Weekend Strategy Review November 8, 2015
Posted by OMS at November 8th, 2015
Stocks closed mixed as the Jobs Report increased the possibility of a rate hike.
The Dow finished the day up 47 points, closing at 17,515. The S&P was down 0.73 cents. There were 61 new highs and 85 new lows.
Yesterday was the first session in weeks where the number of new lows on the NYSE exceeded the new highs. It was enough to turn three of the breadth indicators that make up The Tide negative. So now The Tide is neutral with the lone positive holdout being the Up-Down oscillator.
Also as shown on the attached hourly chart of the DIA, yesterday was the first time since 16 October that both the Money Flow and Arron Indicator turned negative. So it’s possible that Wave 2 up topped this past Tuesday, and everything that has happened since have been the preliminary waves of Major Wave 3 down.
The attached 15 min chart of the DIA shows a possible wave count for the start of Major Wave 3 down.
So far all of the impulsive moves to the downside have been checked and followed by retracement waves. This is usually what happens as the market starts to change direction. The market starts lower, but then traders come in buying the dips.
But if you look closely at the 15 min chart, you can clearly see that the move down since Tuesday’s top into Thursday’s low was accomplished in 5 waves. This is important to note because a move with five waves usually identifies the direction of the primary trend.

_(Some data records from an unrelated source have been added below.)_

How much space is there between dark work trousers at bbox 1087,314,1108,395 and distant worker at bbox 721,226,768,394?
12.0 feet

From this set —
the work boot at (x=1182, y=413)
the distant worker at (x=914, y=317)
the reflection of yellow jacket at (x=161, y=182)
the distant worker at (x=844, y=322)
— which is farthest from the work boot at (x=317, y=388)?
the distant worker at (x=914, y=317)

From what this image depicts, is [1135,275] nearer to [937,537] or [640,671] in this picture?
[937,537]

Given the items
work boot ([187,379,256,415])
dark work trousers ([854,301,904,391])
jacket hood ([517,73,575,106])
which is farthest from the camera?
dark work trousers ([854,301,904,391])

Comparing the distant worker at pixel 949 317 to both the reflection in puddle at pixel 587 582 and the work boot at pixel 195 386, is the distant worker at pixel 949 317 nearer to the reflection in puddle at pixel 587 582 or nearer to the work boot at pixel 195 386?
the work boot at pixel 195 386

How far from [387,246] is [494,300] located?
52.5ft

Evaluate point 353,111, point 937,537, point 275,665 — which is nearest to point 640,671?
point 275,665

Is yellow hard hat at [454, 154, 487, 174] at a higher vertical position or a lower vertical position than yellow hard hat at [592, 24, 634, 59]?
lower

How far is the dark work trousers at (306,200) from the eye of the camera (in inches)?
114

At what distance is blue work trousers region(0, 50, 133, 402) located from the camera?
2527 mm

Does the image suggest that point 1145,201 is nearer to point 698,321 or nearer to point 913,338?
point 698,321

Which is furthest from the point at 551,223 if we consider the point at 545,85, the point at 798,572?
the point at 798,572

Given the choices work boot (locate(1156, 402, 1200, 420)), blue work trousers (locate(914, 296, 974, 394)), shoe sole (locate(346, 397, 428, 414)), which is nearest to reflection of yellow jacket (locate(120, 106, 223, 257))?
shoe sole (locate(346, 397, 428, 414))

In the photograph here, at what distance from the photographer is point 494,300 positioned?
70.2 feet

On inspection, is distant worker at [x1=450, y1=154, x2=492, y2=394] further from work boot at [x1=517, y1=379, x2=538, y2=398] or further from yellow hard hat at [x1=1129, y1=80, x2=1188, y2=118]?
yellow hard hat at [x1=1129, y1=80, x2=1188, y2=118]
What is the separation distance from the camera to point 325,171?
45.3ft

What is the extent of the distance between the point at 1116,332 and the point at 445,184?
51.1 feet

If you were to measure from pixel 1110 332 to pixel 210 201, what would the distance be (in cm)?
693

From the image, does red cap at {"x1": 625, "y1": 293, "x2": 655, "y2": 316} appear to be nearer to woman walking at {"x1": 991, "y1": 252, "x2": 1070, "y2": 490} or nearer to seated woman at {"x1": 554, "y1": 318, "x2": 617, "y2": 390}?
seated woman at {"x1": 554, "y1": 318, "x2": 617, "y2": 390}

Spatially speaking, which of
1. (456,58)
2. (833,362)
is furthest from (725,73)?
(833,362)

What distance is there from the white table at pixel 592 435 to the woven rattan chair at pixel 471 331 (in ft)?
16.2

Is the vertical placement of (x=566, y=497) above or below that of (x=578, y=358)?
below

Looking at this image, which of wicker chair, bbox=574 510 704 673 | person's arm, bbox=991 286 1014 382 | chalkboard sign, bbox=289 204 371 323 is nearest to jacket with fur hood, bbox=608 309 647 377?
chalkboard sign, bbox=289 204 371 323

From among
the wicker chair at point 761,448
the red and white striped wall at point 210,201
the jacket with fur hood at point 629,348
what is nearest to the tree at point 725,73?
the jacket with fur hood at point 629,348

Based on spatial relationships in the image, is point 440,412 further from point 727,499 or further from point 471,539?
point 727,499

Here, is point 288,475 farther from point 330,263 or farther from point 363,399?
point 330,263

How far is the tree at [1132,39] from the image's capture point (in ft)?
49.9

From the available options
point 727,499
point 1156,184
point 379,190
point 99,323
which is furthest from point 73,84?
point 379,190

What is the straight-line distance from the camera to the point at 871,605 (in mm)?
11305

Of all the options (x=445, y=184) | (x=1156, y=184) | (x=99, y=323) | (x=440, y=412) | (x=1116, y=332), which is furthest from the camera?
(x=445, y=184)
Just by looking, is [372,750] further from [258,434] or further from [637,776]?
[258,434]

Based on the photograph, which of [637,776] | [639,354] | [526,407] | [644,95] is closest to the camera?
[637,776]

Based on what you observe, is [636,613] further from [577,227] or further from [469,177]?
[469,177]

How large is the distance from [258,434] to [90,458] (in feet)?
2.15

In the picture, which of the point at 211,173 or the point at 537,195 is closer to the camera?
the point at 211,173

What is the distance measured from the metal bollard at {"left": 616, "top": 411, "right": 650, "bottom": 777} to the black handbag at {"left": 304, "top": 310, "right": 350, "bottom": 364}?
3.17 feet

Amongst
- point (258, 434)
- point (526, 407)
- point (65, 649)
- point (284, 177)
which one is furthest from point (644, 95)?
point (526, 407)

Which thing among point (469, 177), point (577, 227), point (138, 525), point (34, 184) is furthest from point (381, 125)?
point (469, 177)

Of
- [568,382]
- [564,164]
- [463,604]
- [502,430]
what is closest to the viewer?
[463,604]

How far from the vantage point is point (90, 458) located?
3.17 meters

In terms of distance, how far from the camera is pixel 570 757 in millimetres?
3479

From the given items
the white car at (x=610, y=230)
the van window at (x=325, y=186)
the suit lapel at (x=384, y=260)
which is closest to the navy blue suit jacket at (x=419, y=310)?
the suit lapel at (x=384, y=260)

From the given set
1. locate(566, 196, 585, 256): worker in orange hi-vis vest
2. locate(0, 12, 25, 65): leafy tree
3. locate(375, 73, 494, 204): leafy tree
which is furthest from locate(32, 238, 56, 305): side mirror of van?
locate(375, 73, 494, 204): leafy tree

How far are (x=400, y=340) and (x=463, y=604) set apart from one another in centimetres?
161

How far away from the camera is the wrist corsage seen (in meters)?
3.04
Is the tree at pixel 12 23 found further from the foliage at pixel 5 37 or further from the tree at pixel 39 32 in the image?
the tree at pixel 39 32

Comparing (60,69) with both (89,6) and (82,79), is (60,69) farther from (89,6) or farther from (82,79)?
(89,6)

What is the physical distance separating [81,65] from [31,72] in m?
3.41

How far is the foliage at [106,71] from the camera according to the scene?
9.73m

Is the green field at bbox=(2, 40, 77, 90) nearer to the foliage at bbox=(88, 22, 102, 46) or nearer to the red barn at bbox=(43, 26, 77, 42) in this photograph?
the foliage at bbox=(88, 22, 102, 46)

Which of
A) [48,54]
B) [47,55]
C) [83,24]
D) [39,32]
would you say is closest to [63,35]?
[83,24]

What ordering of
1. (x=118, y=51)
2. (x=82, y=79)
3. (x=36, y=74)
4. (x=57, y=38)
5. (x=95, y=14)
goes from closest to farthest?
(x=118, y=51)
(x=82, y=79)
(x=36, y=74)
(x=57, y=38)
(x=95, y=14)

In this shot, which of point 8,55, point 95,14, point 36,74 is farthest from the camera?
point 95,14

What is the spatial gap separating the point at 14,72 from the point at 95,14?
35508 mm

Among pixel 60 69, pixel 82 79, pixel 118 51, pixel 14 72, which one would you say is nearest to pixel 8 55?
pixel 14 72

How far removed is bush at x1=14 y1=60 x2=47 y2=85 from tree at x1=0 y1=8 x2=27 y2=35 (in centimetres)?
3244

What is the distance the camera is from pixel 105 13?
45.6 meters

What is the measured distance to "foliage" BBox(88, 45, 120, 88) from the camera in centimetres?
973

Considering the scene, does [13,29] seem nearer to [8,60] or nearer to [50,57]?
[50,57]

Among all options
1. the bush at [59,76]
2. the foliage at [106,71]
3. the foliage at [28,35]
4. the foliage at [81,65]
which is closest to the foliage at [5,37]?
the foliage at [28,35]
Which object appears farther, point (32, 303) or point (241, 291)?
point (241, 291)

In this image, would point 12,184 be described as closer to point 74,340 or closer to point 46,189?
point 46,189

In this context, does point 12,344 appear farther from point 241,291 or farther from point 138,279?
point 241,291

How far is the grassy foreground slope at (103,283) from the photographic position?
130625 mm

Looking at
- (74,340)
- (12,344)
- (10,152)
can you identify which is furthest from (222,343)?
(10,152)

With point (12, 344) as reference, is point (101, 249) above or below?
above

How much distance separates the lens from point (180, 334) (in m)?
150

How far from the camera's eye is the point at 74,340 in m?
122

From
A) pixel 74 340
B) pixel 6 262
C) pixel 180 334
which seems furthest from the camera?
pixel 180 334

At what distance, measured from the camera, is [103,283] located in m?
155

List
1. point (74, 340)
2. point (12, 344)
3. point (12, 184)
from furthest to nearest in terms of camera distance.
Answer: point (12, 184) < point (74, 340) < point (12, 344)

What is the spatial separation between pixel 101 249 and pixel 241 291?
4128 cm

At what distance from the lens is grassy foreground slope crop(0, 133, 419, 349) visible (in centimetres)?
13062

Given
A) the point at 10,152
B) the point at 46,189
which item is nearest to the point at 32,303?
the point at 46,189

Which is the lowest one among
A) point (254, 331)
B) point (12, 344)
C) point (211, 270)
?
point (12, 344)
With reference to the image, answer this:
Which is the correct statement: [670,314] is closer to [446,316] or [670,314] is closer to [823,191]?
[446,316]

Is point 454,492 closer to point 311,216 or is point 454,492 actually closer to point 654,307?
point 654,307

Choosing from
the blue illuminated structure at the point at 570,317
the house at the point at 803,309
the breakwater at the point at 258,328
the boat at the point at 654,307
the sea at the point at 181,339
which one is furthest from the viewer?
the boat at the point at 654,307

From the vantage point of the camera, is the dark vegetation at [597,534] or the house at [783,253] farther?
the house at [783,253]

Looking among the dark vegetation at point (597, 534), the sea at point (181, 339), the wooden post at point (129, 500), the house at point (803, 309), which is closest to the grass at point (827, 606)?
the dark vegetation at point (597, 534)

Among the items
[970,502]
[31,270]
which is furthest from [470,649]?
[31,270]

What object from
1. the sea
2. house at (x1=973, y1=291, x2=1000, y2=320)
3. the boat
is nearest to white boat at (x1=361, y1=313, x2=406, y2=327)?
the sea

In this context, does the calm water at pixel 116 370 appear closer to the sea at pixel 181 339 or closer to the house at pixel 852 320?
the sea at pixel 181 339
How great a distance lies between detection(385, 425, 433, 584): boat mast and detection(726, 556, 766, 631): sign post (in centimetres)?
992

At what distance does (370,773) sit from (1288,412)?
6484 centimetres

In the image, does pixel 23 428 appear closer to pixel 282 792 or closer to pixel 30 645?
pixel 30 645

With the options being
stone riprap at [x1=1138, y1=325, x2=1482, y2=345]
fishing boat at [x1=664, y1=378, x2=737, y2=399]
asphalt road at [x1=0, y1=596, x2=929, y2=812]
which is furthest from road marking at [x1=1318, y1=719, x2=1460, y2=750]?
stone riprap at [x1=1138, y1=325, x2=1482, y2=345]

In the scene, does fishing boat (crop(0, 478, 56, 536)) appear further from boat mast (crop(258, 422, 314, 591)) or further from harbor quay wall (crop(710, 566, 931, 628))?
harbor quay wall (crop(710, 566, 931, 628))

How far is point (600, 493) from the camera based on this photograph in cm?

Also, the retracement from Thursday’s low appears to be a classic 3-3-5 pattern that has a small Ending Diagonal as the final leg (yellow). Moves with three waves up after a 5 wave decline are retracement waves, and NOT the start of new rally. So taken together, the five waves down followed by an a-b-c retracement (the 3-3-5 pattern) could be a sign that the uptrend that started on 29 September has ended and a new down trend is starting. We’ll see.
So things are set up for Monday. It will be interesting to see if the patterns continue to develop or will they morph into something else.
The 178 level is still the key level to watch on the Dow (DIA). So far this level has been breached 2 times only to be followed by retracement rallies. Also, the 177.75 level represents the target level (purple line) from the THT rally into Tuesday’s top. In other words, the 177.75 – 178 level represents a significant support level. So IF the DIA starts to break this level with an impulsive thrust, it’s likely that we’ll start to see a change in The Tide, the Coach’s, and the Dean’s List.
Have a great weekend.
That’s what I’m doing,
h
Market Signals for
11-09-2015
DMI (DIA) | POS |
DMI (QQQ) | POS |
COACH (DIA) | POS |
COACH (QQQ) | POS |
A/D OSC | |
DEANs LIST | POS |
THE TIDE | NEU |
SUM IND | NEG |
All of the commentary expressed in this site and any attachments are opinions of the author, subject to change, and provided for educational purposes only. Nothing in this commentary or any attachments should be considered as trading advice. Trading any financial instrument is RISKY and may result in loss of capital including loss of principal. Past performance is not indicative of future results. Always understand the RISK before you trade.